§ Problem requirements: Restate the whole of the material. Keep every word, and drop the pictures.

§ Records:
= = = = =

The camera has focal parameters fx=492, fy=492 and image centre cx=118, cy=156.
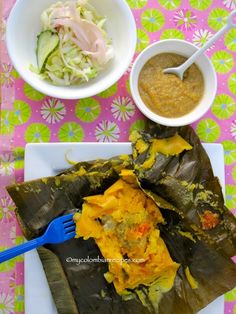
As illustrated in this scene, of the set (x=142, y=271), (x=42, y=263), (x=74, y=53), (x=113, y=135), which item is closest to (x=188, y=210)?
(x=142, y=271)

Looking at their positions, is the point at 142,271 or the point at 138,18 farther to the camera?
the point at 138,18

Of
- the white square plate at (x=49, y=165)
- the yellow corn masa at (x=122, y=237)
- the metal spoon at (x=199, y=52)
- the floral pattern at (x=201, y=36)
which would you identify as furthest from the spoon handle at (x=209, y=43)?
the yellow corn masa at (x=122, y=237)

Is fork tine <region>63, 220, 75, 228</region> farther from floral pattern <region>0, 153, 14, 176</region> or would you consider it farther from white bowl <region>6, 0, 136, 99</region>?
white bowl <region>6, 0, 136, 99</region>

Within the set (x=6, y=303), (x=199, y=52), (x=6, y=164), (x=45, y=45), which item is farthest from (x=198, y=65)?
(x=6, y=303)

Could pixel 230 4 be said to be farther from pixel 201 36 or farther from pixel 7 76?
pixel 7 76

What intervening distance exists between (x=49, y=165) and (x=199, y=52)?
599mm

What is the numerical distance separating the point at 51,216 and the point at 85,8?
27.0 inches

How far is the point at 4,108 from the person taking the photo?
166 cm

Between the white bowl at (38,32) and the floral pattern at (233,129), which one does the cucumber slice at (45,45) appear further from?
the floral pattern at (233,129)

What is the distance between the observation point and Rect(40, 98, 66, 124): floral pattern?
166cm

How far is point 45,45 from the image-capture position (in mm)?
1588

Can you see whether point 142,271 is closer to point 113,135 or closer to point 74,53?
point 113,135

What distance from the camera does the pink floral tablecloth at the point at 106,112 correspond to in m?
1.64

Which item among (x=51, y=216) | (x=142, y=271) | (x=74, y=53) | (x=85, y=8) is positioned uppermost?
(x=85, y=8)
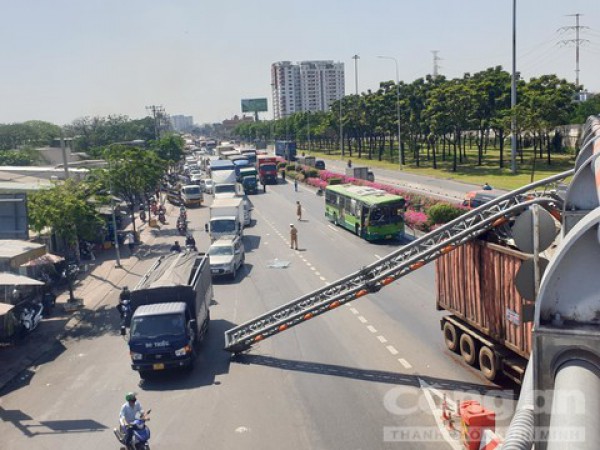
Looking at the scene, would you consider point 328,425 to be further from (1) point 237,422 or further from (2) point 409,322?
(2) point 409,322

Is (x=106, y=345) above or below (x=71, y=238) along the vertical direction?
below

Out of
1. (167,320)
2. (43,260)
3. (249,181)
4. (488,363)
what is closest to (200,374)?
(167,320)

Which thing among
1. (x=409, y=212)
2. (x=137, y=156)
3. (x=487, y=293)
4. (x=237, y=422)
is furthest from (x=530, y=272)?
(x=137, y=156)

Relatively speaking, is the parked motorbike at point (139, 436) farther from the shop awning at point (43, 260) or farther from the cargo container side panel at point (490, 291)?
the shop awning at point (43, 260)

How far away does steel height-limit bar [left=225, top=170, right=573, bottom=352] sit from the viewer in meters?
14.2

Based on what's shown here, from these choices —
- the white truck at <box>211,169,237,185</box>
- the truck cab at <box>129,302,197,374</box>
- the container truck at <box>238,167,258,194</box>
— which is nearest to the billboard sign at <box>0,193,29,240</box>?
the truck cab at <box>129,302,197,374</box>

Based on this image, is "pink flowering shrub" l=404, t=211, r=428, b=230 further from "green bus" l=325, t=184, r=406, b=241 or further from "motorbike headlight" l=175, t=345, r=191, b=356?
"motorbike headlight" l=175, t=345, r=191, b=356

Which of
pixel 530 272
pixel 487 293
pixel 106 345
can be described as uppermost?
pixel 530 272

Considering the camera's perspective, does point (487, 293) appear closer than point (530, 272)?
No

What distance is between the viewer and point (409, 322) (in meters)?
19.3

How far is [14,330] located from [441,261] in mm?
14554

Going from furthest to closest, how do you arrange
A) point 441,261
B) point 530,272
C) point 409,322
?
point 409,322 → point 441,261 → point 530,272

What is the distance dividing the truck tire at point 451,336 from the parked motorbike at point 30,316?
572 inches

= = = = =

§ Solution:
The camera has focal parameters fx=492, fy=492 and image centre cx=118, cy=156.
As illustrated in this scene, of the set (x=142, y=271), (x=42, y=263), (x=74, y=53), (x=113, y=135), which item is closest to (x=188, y=210)?
(x=142, y=271)

Looking at their positions, is the point at 142,271 or the point at 138,18 farther to the camera?
the point at 138,18

Of
- the white square plate at (x=49, y=165)
- the yellow corn masa at (x=122, y=237)
- the metal spoon at (x=199, y=52)
- the floral pattern at (x=201, y=36)
which would you identify as furthest from the spoon handle at (x=209, y=43)?
the yellow corn masa at (x=122, y=237)

Is fork tine <region>63, 220, 75, 228</region> farther from floral pattern <region>0, 153, 14, 176</region> or would you consider it farther from white bowl <region>6, 0, 136, 99</region>?
white bowl <region>6, 0, 136, 99</region>

Within the set (x=6, y=303), (x=199, y=52), (x=6, y=164), (x=45, y=45), which item is farthest from (x=198, y=65)?
(x=6, y=303)

Could pixel 230 4 be said to be farther from pixel 201 36 or farther from pixel 7 76?
pixel 7 76

What intervening distance exists between (x=49, y=165) and (x=199, y=52)?
599mm

What is the numerical distance separating the point at 51,216 and the point at 85,8?
27.0 inches

How far is the point at 4,108 from the person taking the photo?
166 cm

Between the white bowl at (38,32) and the floral pattern at (233,129), which one does the cucumber slice at (45,45) appear further from?
the floral pattern at (233,129)

What is the distance between the observation point and Rect(40, 98, 66, 124): floral pattern?
166cm

How far is point 45,45 from the image-capture position (in mm)?
1588

Can you see whether point 142,271 is closer to point 113,135 or closer to point 74,53?
point 113,135

What distance from the camera does the pink floral tablecloth at the point at 106,112 correspond to in m?
1.64

Which item among (x=51, y=216) | (x=142, y=271) | (x=74, y=53) | (x=85, y=8) is positioned uppermost?
(x=85, y=8)
Looking at the scene, would you consider point 328,425 to be further from (1) point 237,422 or further from (2) point 409,322?
(2) point 409,322

Is (x=106, y=345) above or below (x=71, y=238) along the vertical direction?
below

Out of
1. (167,320)
2. (43,260)
3. (249,181)
4. (488,363)
what is closest to (200,374)?
(167,320)

Which thing among
1. (x=409, y=212)
2. (x=137, y=156)
3. (x=487, y=293)
4. (x=237, y=422)
is furthest from (x=530, y=272)?
(x=137, y=156)

Relatively speaking, is the parked motorbike at point (139, 436) farther from the shop awning at point (43, 260) or farther from the cargo container side panel at point (490, 291)?
the shop awning at point (43, 260)

How far away does steel height-limit bar [left=225, top=170, right=573, bottom=352] sit from the viewer in meters?
14.2

Based on what's shown here, from these choices —
- the white truck at <box>211,169,237,185</box>
- the truck cab at <box>129,302,197,374</box>
- the container truck at <box>238,167,258,194</box>
— which is nearest to the billboard sign at <box>0,193,29,240</box>?
the truck cab at <box>129,302,197,374</box>

Based on this image, is "pink flowering shrub" l=404, t=211, r=428, b=230 further from "green bus" l=325, t=184, r=406, b=241 or further from "motorbike headlight" l=175, t=345, r=191, b=356?
"motorbike headlight" l=175, t=345, r=191, b=356

Which of
pixel 530 272
pixel 487 293
pixel 106 345
can be described as uppermost?
pixel 530 272

Considering the camera's perspective, does point (487, 293) appear closer than point (530, 272)?
No

What distance is between the viewer and point (409, 322) (in meters)?
19.3

How far is [14,330] located from [441,261] in mm?
14554

Going from furthest to closest, how do you arrange
A) point 441,261
B) point 530,272
C) point 409,322
?
point 409,322 → point 441,261 → point 530,272

What is the distance dividing the truck tire at point 451,336 from the parked motorbike at point 30,316?
572 inches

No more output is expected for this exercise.